David Harvey afirmaba que, cuando se estetiza a los pobres, la misma pobreza se nos sale del campo de nuestra visión social. Y es cierto, la ubicuidad de la miseria en tanto que objeto estético ha conseguido sustituir el sufrimiento por su representación, convirtiendo una realidad dramática en un producto cultural especialmente adecuado para lavar conciencias.
El proyecto Beggar robot, de Saso Sedlacek, invierte este proceso. Se trata de un "robot mendigo", construido para pedir limosna en espacios públicos y fabricado con partes recicladas de ordenadores abandonados en basureros electrónicos de todo el mundo.
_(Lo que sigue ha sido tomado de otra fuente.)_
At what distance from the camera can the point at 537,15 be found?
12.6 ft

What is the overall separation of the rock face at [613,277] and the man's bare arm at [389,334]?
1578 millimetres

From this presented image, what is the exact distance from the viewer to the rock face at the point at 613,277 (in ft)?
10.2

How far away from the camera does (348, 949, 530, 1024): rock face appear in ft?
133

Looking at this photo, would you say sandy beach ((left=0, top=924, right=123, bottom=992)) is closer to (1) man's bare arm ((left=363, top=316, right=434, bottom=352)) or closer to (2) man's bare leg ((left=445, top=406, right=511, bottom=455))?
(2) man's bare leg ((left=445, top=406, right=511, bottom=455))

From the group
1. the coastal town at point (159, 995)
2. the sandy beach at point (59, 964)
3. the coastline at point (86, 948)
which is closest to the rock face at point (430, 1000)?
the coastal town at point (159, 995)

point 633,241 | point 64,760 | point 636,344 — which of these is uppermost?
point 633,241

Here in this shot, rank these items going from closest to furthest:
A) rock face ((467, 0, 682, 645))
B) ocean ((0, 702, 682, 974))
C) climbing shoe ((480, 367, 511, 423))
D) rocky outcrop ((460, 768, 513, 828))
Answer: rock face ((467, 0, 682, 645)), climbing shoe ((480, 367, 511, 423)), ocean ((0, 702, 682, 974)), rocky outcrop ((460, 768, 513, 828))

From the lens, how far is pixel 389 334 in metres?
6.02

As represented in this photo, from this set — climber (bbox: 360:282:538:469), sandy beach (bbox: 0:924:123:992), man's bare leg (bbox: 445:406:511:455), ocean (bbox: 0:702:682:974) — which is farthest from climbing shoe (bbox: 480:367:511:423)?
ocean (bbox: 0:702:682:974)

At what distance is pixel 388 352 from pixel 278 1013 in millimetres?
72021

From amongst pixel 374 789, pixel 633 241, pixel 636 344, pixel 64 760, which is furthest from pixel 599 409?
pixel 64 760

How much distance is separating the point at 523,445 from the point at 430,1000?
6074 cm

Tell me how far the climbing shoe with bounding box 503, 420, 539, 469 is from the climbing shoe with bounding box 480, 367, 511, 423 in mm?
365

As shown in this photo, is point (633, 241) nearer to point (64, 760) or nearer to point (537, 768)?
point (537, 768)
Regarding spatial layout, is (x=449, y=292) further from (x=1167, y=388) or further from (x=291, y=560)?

Su código es totalmente abierto: funciona con Linux y su autor pone a disposición de todos los interesados la documentación necesaria para su construcción.
Beggar robot orbita simbólicamente en torno a la exclusión y la pobreza. Se trata de una obra concebida y producida sin más recursos que una amalgama de materiales de desecho, a modo de residuos del progreso tecnológico; una invitación al do it yourself que, lejos de ser una opción o una moda, constituye el día a día de la mendicidad.
Pero lo realmente curioso es lo que ocurre cuando el robot se instala en la vía pública y comienza a solicitar donaciones para los necesitados. En apenas unos minutos, su presencia da lugar a un auténtico espectáculo que conlleva risas, fotografías y generosas aportaciones. Entonces, cuando parece que asistimos, una vez más, a la estetización banal de la pobreza, ocurre que ésta regresa al campo de nuestra visión social, que volvemos a tener presente la mendicidad a raíz su deliberada omisión. Porque en esta ocasión la representación renuncia a la verosimilitud, esto es, a la identificación, obligándonos a preguntarnos por el destino de las donaciones, por los mendigos "reales", que están ahí, aunque no los veamos, o precisamente porque no los vemos.
La tensión entre una presencia que negamos y una ausencia que asumimos queda en evidencia a partir del minuto 1:30 del vídeo, en el que las donaciones al robot se multiplican mientras un mendigo es completamente ignorado a escasos dos metros de donde todo sucede. La situación se resuelve, no sin sarcasmo, en el momento en que un policía desaloja al hombre antes de fotografiar, entusiasmado, al autómata.
Y es que el aspecto lúdico de la relación de los transeúntes con la máquina no puede ser más mordaz: es la representación, no la realidad, la que disfruta de credibilidad, simpatía y atención. Basta enfatizar la lógica de exclusión que nos gobierna para comprender gran parte de las implicaciones de la obra.